Charting a Path Beyond Nuclear Weapons
Authors: Paul Slovic, Emiliano Rodriguez Nuesch, María Morena Vicente.
In one of the most unsettling scenes of A House of Dynamite, the president is handed a small card with a few stark options for responding to a nuclear attack that pose catastrophic consequences that he has never been taught to comprehend and weigh. There are only minutes to decide.
The scene is terrifying not only because of what is at stake, but because of how the decision is framed: a narrow menu of actions, presented under extreme pressure, where retaliation is assumed and restraint is barely visible. Watching it, you can’t help but wonder whether this is how we want the most consequential decision imaginable to be made.
Eros Hoagland/NETFLIX
What the film captures powerfully is something scientists have been warning us about. When people are asked to make nuclear decisions, their choices are strongly shaped by the options they are shown.
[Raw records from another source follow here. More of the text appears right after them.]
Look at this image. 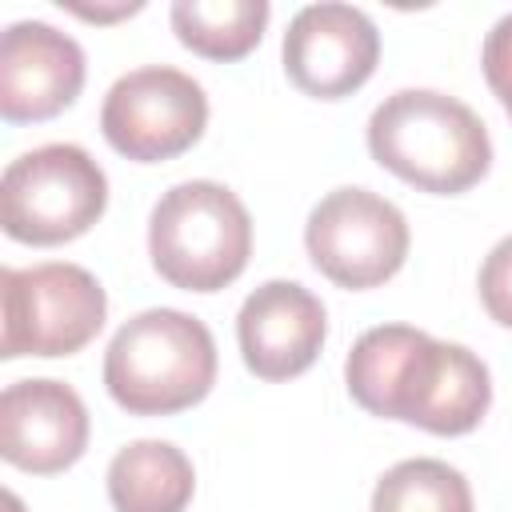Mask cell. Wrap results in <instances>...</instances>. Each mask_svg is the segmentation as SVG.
Returning <instances> with one entry per match:
<instances>
[{
	"instance_id": "obj_1",
	"label": "cell",
	"mask_w": 512,
	"mask_h": 512,
	"mask_svg": "<svg viewBox=\"0 0 512 512\" xmlns=\"http://www.w3.org/2000/svg\"><path fill=\"white\" fill-rule=\"evenodd\" d=\"M344 384L364 412L432 436L472 432L492 404V380L476 352L408 324L368 328L344 360Z\"/></svg>"
},
{
	"instance_id": "obj_2",
	"label": "cell",
	"mask_w": 512,
	"mask_h": 512,
	"mask_svg": "<svg viewBox=\"0 0 512 512\" xmlns=\"http://www.w3.org/2000/svg\"><path fill=\"white\" fill-rule=\"evenodd\" d=\"M368 152L404 184L436 196L468 192L492 164L484 120L456 96L400 88L368 116Z\"/></svg>"
},
{
	"instance_id": "obj_3",
	"label": "cell",
	"mask_w": 512,
	"mask_h": 512,
	"mask_svg": "<svg viewBox=\"0 0 512 512\" xmlns=\"http://www.w3.org/2000/svg\"><path fill=\"white\" fill-rule=\"evenodd\" d=\"M216 384V340L180 308H148L124 320L104 352V388L128 416H172Z\"/></svg>"
},
{
	"instance_id": "obj_4",
	"label": "cell",
	"mask_w": 512,
	"mask_h": 512,
	"mask_svg": "<svg viewBox=\"0 0 512 512\" xmlns=\"http://www.w3.org/2000/svg\"><path fill=\"white\" fill-rule=\"evenodd\" d=\"M152 268L184 292H220L252 256V216L244 200L216 180L168 188L148 220Z\"/></svg>"
},
{
	"instance_id": "obj_5",
	"label": "cell",
	"mask_w": 512,
	"mask_h": 512,
	"mask_svg": "<svg viewBox=\"0 0 512 512\" xmlns=\"http://www.w3.org/2000/svg\"><path fill=\"white\" fill-rule=\"evenodd\" d=\"M108 208V176L80 144H40L0 180V224L12 240L52 248L84 236Z\"/></svg>"
},
{
	"instance_id": "obj_6",
	"label": "cell",
	"mask_w": 512,
	"mask_h": 512,
	"mask_svg": "<svg viewBox=\"0 0 512 512\" xmlns=\"http://www.w3.org/2000/svg\"><path fill=\"white\" fill-rule=\"evenodd\" d=\"M4 296V336L0 356H72L108 316V296L100 280L68 260H48L32 268H4L0 272Z\"/></svg>"
},
{
	"instance_id": "obj_7",
	"label": "cell",
	"mask_w": 512,
	"mask_h": 512,
	"mask_svg": "<svg viewBox=\"0 0 512 512\" xmlns=\"http://www.w3.org/2000/svg\"><path fill=\"white\" fill-rule=\"evenodd\" d=\"M304 244L332 284L360 292L404 268L408 220L392 200L368 188H336L308 212Z\"/></svg>"
},
{
	"instance_id": "obj_8",
	"label": "cell",
	"mask_w": 512,
	"mask_h": 512,
	"mask_svg": "<svg viewBox=\"0 0 512 512\" xmlns=\"http://www.w3.org/2000/svg\"><path fill=\"white\" fill-rule=\"evenodd\" d=\"M208 124V96L204 88L168 64H148L136 72H124L100 108L104 140L136 160V164H160L180 152H188Z\"/></svg>"
},
{
	"instance_id": "obj_9",
	"label": "cell",
	"mask_w": 512,
	"mask_h": 512,
	"mask_svg": "<svg viewBox=\"0 0 512 512\" xmlns=\"http://www.w3.org/2000/svg\"><path fill=\"white\" fill-rule=\"evenodd\" d=\"M284 72L288 80L316 96L340 100L352 96L380 60V32L364 8L352 4H308L292 16L284 32Z\"/></svg>"
},
{
	"instance_id": "obj_10",
	"label": "cell",
	"mask_w": 512,
	"mask_h": 512,
	"mask_svg": "<svg viewBox=\"0 0 512 512\" xmlns=\"http://www.w3.org/2000/svg\"><path fill=\"white\" fill-rule=\"evenodd\" d=\"M84 88V48L44 24L16 20L0 40V116L8 124H36L60 116Z\"/></svg>"
},
{
	"instance_id": "obj_11",
	"label": "cell",
	"mask_w": 512,
	"mask_h": 512,
	"mask_svg": "<svg viewBox=\"0 0 512 512\" xmlns=\"http://www.w3.org/2000/svg\"><path fill=\"white\" fill-rule=\"evenodd\" d=\"M88 448V408L64 380H16L0 396V456L32 476L72 468Z\"/></svg>"
},
{
	"instance_id": "obj_12",
	"label": "cell",
	"mask_w": 512,
	"mask_h": 512,
	"mask_svg": "<svg viewBox=\"0 0 512 512\" xmlns=\"http://www.w3.org/2000/svg\"><path fill=\"white\" fill-rule=\"evenodd\" d=\"M240 356L260 380H292L312 368L328 336V312L296 280H264L236 316Z\"/></svg>"
},
{
	"instance_id": "obj_13",
	"label": "cell",
	"mask_w": 512,
	"mask_h": 512,
	"mask_svg": "<svg viewBox=\"0 0 512 512\" xmlns=\"http://www.w3.org/2000/svg\"><path fill=\"white\" fill-rule=\"evenodd\" d=\"M192 492V460L168 440H132L108 464V500L116 512H184Z\"/></svg>"
},
{
	"instance_id": "obj_14",
	"label": "cell",
	"mask_w": 512,
	"mask_h": 512,
	"mask_svg": "<svg viewBox=\"0 0 512 512\" xmlns=\"http://www.w3.org/2000/svg\"><path fill=\"white\" fill-rule=\"evenodd\" d=\"M172 32L184 48L208 60L248 56L268 28V0H176Z\"/></svg>"
},
{
	"instance_id": "obj_15",
	"label": "cell",
	"mask_w": 512,
	"mask_h": 512,
	"mask_svg": "<svg viewBox=\"0 0 512 512\" xmlns=\"http://www.w3.org/2000/svg\"><path fill=\"white\" fill-rule=\"evenodd\" d=\"M372 512H472V488L460 468L416 456L392 464L376 480Z\"/></svg>"
},
{
	"instance_id": "obj_16",
	"label": "cell",
	"mask_w": 512,
	"mask_h": 512,
	"mask_svg": "<svg viewBox=\"0 0 512 512\" xmlns=\"http://www.w3.org/2000/svg\"><path fill=\"white\" fill-rule=\"evenodd\" d=\"M480 304L496 324L512 328V236H504L480 264Z\"/></svg>"
},
{
	"instance_id": "obj_17",
	"label": "cell",
	"mask_w": 512,
	"mask_h": 512,
	"mask_svg": "<svg viewBox=\"0 0 512 512\" xmlns=\"http://www.w3.org/2000/svg\"><path fill=\"white\" fill-rule=\"evenodd\" d=\"M480 64H484L488 88L496 92V100H500L504 112L512 116V12L500 16V20L492 24V32L484 36V56H480Z\"/></svg>"
},
{
	"instance_id": "obj_18",
	"label": "cell",
	"mask_w": 512,
	"mask_h": 512,
	"mask_svg": "<svg viewBox=\"0 0 512 512\" xmlns=\"http://www.w3.org/2000/svg\"><path fill=\"white\" fill-rule=\"evenodd\" d=\"M64 4V0H60ZM68 12H76V16H84V20H96V24H108V20H120V16H132V12H140L144 4L140 0H132V4H116V8H88V4H64Z\"/></svg>"
},
{
	"instance_id": "obj_19",
	"label": "cell",
	"mask_w": 512,
	"mask_h": 512,
	"mask_svg": "<svg viewBox=\"0 0 512 512\" xmlns=\"http://www.w3.org/2000/svg\"><path fill=\"white\" fill-rule=\"evenodd\" d=\"M4 508H8V512H24L20 500H16V492H4Z\"/></svg>"
}]
</instances>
When a “no launch” option is explicit, many people choose it; when it is absent, most select some form of retaliation—even if they are deeply uneasy about it.
Preferences, in other words, are not fixed; they are constructed in the moment. If this is true for ordinary citizens in an experiment, it should give us pause about leaders forced to decide in minutes, with lives, cities, and the future hanging in the balance.
What follows from this research is unsettling but also actionable: if nuclear preferences are constructed in the moment—under time pressure and narrow menus—then reducing nuclear risk requires changing the procedures that construct those preferences in dangerous ways.
First, redesign decision materials so restraint is not invisible. Put “do not launch”, “pause and verify” on the same page, in the same format, as strike options—alongside credible non-nuclear response paths and de-escalatory signaling options.
Second, build safeguards for predictable psychological problems: psychic numbing as casualties scale, tunnel vision induced by fear and time pressure, and the pull of righteous punishment. Independent challenge functions, structured checklists, and deliberate “friction” to allow time for slow, reasoned deliberation can help keep catastrophe from becoming the default. Train in advance for how to comprehend and make tradeoffs between the enormous consequences at stake.
But procedures are not enough. The “menu card” sits in a wider system where arms-control guardrails are weakening and AI-enabled deception can outrun verification—precisely the conditions that magnify human cognitive vulnerabilities in crisis.
This is why the agenda must also include restoring and strengthening arms control, crisis communications, and verifiable constraints. And it must confront an uncomfortable conclusion: if nuclear weapons remain, they will eventually be used. Between AI deceptions and the deceptions of our own minds, nuclear wars may be inevitable unless we eliminate the weapons themselves.
Charting a Path Beyond Nuclear Weapons /Slovic, 2026) argues that risk reduction and abolition are not separate projects but steps on the same path: reduce the likelihood of use now, while working, however difficult, for a world without these weapons.